● PROBLEM DETAILS
From the data underneath, reproduce exactly the stretch that begins at the line with "Seasoned turkey breasts" and ends after the line with "茶道主持人将粉茶舀入碗中".

● DATA
* * *
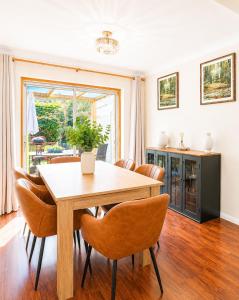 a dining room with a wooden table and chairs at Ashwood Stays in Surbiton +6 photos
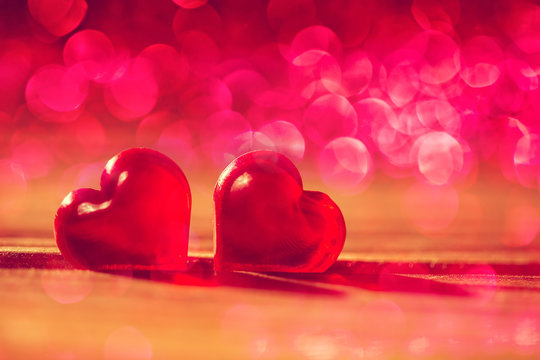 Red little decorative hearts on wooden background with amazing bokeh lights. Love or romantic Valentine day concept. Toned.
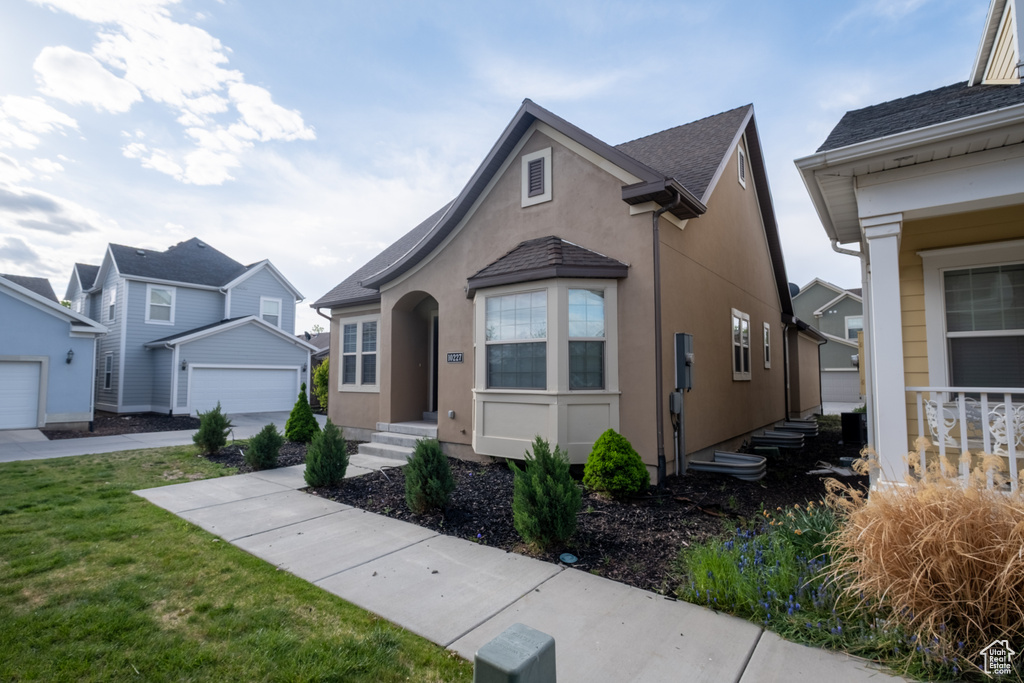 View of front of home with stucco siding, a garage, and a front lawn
* * *
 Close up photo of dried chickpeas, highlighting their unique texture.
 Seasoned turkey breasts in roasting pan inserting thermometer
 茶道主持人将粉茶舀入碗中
* * *
● RESPONSE AREA
 Seasoned turkey breasts in roasting pan inserting thermometer
 茶道主持人将粉茶舀入碗中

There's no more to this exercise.